////
  Licensed to the Apache Software Foundation (ASF) under one
  or more contributor license agreements.  See the NOTICE file
  distributed with this work for additional information
  regarding copyright ownership.  The ASF licenses this file
  to you under the Apache License, Version 2.0 (the
  "License"); you may not use this file except in compliance
  with the License.  You may obtain a copy of the License at
 
      http://www.apache.org/licenses/LICENSE-2.0
 
  Unless required by applicable law or agreed to in writing, software
  distributed under the License is distributed on an "AS IS" BASIS,
  WITHOUT WARRANTIES OR CONDITIONS OF ANY KIND, either express or implied.
  See the License for the specific language governing permissions and
  limitations under the License.
////


Connecting to a Database Server
^^^^^^^^^^^^^^^^^^^^^^^^^^^^^^^

Sqoop is designed to import tables from a database into HDFS. To do
so, you must specify a _connect string_ that describes how to connect to the
database. The _connect string_ is similar to a URL, and is communicated to
Sqoop with the +\--connect+ argument. This describes the server and
database to connect to; it may also specify the port. For example:

----
$ sqoop import --connect jdbc:mysql://database.example.com/employees
----

This string will connect to a MySQL database named +employees+ on the
host +database.example.com+. It's important that you *do not* use the URL
+localhost+ if you intend to use Sqoop with a distributed Hadoop
cluster. The connect string you supply will be used on TaskTracker nodes
throughout your MapReduce cluster; if you specify the
literal name +localhost+, each node will connect to a different
database (or more likely, no database at all). Instead, you should use
the full hostname or IP address of the database host that can be seen
by all your remote nodes.

You might need to authenticate against the database before you can
access it. You can use the +\--username+ to supply a username to the database.
Sqoop provides couple of different ways to supply a password,
secure and non-secure, to the database which is detailed below.

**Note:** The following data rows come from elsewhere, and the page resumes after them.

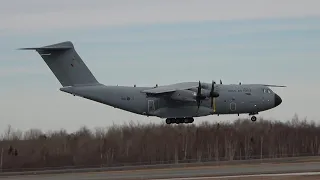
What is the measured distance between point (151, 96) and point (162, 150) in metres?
21.7

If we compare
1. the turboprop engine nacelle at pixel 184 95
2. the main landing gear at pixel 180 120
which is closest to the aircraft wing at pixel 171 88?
the turboprop engine nacelle at pixel 184 95

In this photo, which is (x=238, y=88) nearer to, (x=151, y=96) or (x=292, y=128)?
(x=151, y=96)

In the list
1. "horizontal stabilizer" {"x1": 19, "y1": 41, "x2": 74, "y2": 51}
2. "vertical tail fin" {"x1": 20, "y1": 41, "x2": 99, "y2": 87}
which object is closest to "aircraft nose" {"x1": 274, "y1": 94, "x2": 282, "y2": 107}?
"vertical tail fin" {"x1": 20, "y1": 41, "x2": 99, "y2": 87}

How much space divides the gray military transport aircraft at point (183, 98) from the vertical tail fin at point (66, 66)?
1.10 feet

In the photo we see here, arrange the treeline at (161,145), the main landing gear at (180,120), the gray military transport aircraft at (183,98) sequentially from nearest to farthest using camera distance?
the gray military transport aircraft at (183,98) → the main landing gear at (180,120) → the treeline at (161,145)

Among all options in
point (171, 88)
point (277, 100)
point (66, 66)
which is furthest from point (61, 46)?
point (277, 100)

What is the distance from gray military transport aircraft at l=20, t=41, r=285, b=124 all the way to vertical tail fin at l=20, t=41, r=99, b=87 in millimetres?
335

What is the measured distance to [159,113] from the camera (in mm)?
57656

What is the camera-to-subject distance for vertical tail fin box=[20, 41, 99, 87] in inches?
2349

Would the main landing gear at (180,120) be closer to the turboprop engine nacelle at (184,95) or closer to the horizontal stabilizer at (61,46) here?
the turboprop engine nacelle at (184,95)

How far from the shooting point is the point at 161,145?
7931cm

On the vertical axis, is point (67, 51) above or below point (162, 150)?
above

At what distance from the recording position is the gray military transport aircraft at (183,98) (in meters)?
56.8

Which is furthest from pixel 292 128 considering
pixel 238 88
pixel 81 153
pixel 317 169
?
pixel 317 169
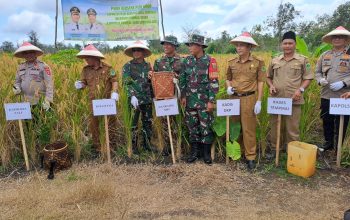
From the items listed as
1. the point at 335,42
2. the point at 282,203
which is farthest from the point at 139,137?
the point at 335,42

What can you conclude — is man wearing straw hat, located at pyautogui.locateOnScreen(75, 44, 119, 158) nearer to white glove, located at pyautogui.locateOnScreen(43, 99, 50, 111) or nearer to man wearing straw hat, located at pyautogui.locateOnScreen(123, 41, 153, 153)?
man wearing straw hat, located at pyautogui.locateOnScreen(123, 41, 153, 153)

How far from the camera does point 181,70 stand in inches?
171

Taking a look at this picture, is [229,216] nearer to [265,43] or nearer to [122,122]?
[122,122]

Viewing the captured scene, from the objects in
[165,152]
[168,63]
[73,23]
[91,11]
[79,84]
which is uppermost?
[91,11]

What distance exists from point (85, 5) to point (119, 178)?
19.8 feet

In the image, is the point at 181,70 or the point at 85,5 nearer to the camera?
the point at 181,70

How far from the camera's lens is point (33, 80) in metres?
4.33

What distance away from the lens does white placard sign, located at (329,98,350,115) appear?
3990 millimetres

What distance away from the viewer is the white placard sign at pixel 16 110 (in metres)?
4.10

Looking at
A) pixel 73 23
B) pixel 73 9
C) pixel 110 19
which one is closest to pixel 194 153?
pixel 110 19

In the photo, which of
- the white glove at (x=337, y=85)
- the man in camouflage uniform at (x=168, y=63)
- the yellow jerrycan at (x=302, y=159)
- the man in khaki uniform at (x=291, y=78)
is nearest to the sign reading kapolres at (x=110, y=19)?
the man in camouflage uniform at (x=168, y=63)

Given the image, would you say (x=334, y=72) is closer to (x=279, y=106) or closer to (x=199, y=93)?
(x=279, y=106)

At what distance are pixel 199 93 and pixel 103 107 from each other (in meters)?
1.25

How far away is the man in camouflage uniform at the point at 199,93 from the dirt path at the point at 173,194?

.Secure way of supplying password to the database
You should save the password in a file on the users home directory with 400
permissions and specify the path to that file using the *+--password-file+*
argument, and is the preferred method of entering credentials. Sqoop will
then read the password from the file and pass it to the MapReduce cluster
using secure means with out exposing the password in the job configuration.
The file containing the password can either be on the Local FS or HDFS.
For example:

----
$ sqoop import --connect jdbc:mysql://database.example.com/employees \
    --username venkatesh --password-file ${user.home}/.password
----

Another way of supplying passwords is using the +-P+ argument which will
read a password from a console prompt.

.Non-secure way of passing password

WARNING: The +\--password+ parameter is insecure, as other users may
be able to read your password from the command-line arguments via
the output of programs such as `ps`. The *+-P+* argument is the preferred
method over using the +\--password+ argument. Credentials may still be
transferred between nodes of the MapReduce cluster using insecure means.
For example:

----
$ sqoop import --connect jdbc:mysql://database.example.com/employees \
    --username aaron --password 12345
----

Sqoop automatically supports several databases, including MySQL.  Connect
strings beginning with +jdbc:mysql://+ are handled automatically in Sqoop.  (A
full list of databases with built-in support is provided in the "Supported
Databases" section. For some, you may need to install the JDBC driver
yourself.)

You can use Sqoop with any other
JDBC-compliant database. First, download the appropriate JDBC
driver for the type of database you want to import, and install the .jar
file in the +$SQOOP_HOME/lib+ directory on your client machine. (This will
be +/usr/lib/sqoop/lib+ if you installed from an RPM or Debian package.)
Each driver +.jar+ file also has a specific driver class which defines
the entry-point to the driver. For example, MySQL's Connector/J library has
a driver class of +com.mysql.jdbc.Driver+. Refer to your database
vendor-specific documentation to determine the main driver class.
This class must be provided as an argument to Sqoop with +\--driver+.

For example, to connect to a SQLServer database, first download the driver from
microsoft.com and install it in your Sqoop lib path.

Then run Sqoop. For example:

----
$ sqoop import --driver com.microsoft.jdbc.sqlserver.SQLServerDriver \
    --connect <connect-string> ...
----

When connecting to a database using JDBC, you can optionally specify extra
JDBC parameters via a property file using the option
+\--connection-param-file+. The contents of this file are parsed as standard
Java properties and passed into the driver while creating a connection.

NOTE: The parameters specified via the optional property file are only
applicable to JDBC connections. Any fastpath connectors that use connections
other than JDBC will ignore these parameters.